Rewrite the passage on Descartes' proofs of God, starting at "Maybe the demon" and ending at "a little confused.", with "exempt" replaced by "free".

● **Excerpt**
================

Whence do these principles draw their indubitability? Even if we grant
that it is contrary to natural reason that an effect can have greater
'reality' than its cause, that the concepts of modes and substances are
coherent with Descartes' method, let alone possess the properties that he
ascribes to them, then surely we can still bring the malign demon into
play? Is it not possible that this all- powerful demon could bring it
about that Descartes has a notion of a being with all possible perfections
that he calls God? No, says Descartes, because the notion (representing
something perfect) would then have more objective reality than the demon
(as something evil and thus imperfect) has formal reality, and 'it is
manifest by the natural light' that this is not possible. But why not?
Maybe the demon has just made it seem impossible, and it seems that
Descartes has no answer to this.

Further problems remain. Cosmological arguments for God invoking the
notion of causation have always had to contend with the problem of the
cause of God. For if all events (or ideas) are caused ultimately by God,
then what about God Himself? Why should He be exempt from this rule? The
standard response to this is to claim that God, being omnipotent, causes
Himself. One of the chief perfections that Descartes attributes to God is
that of 'self-existence', that is, that His existence depends on nothing
else but itself. But if we examine this idea, it seems a little confused.
If God is the efficient cause of God then we are forced to ask how
something that does not yet exist can cause anything. If God is the formal
cause of God, i.e. it is part of the intrinsic nature of God that he
exists - which seems more likely - then it seems that we have merely a
reformulation of the ontological argument for God's existence from
Meditation 5.

It seems that Descartes may have anticipated the wealth of criticism that
the causal proof of God would inspire, and so, after explaining how human
error and a benevolent, non-deceiving God are compatible in Meditation
Four,  he produced in Meditation Five a version of the mediaeval
ontological argument for God's existence. Unlike the causal argument, the
ontological argument doesn't involve the covert import of any new
principles. It simply purports to show that, from an analysis of his own
idea of God, Descartes can show that He necessarily exists. The reasoning
goes like this:

I have ideas of things which have true and immutable natures. If I
perceive clearly and distinctly that a property belongs to an idea's true
and immutable nature, then it does actually belong to that nature. I
perceive clearly and distinctly that God's true and  mmutable nature is
that of a being with all perfections. Further, I perceive clearly and
distinctly that existence is a perfection and non-existence a non-
perfection. Thus existence belongs to God's true and immutable nature. God
exists.

================

● **Given information**
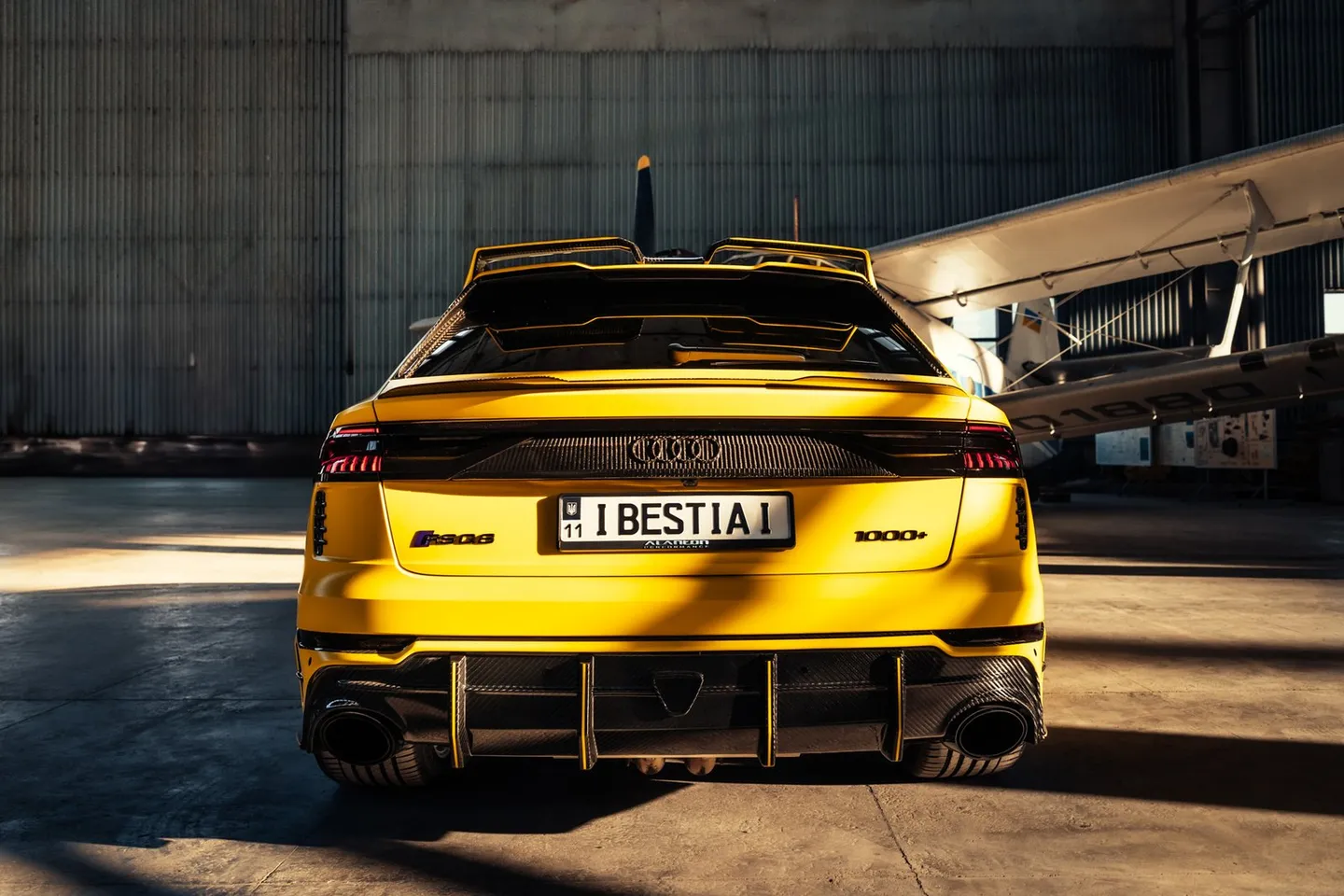 Audi RSQ8 «Bestia» / Фото 16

================

● **Result below**
Maybe the demon has just made it seem impossible, and it seems that
Descartes has no answer to this.

Further problems remain. Cosmological arguments for God invoking the
notion of causation have always had to contend with the problem of the
cause of God. For if all events (or ideas) are caused ultimately by God,
then what about God Himself? Why should He be free from this rule? The
standard response to this is to claim that God, being omnipotent, causes
Himself. One of the chief perfections that Descartes attributes to God is
that of 'self-existence', that is, that His existence depends on nothing
else but itself. But if we examine this idea, it seems a little confused.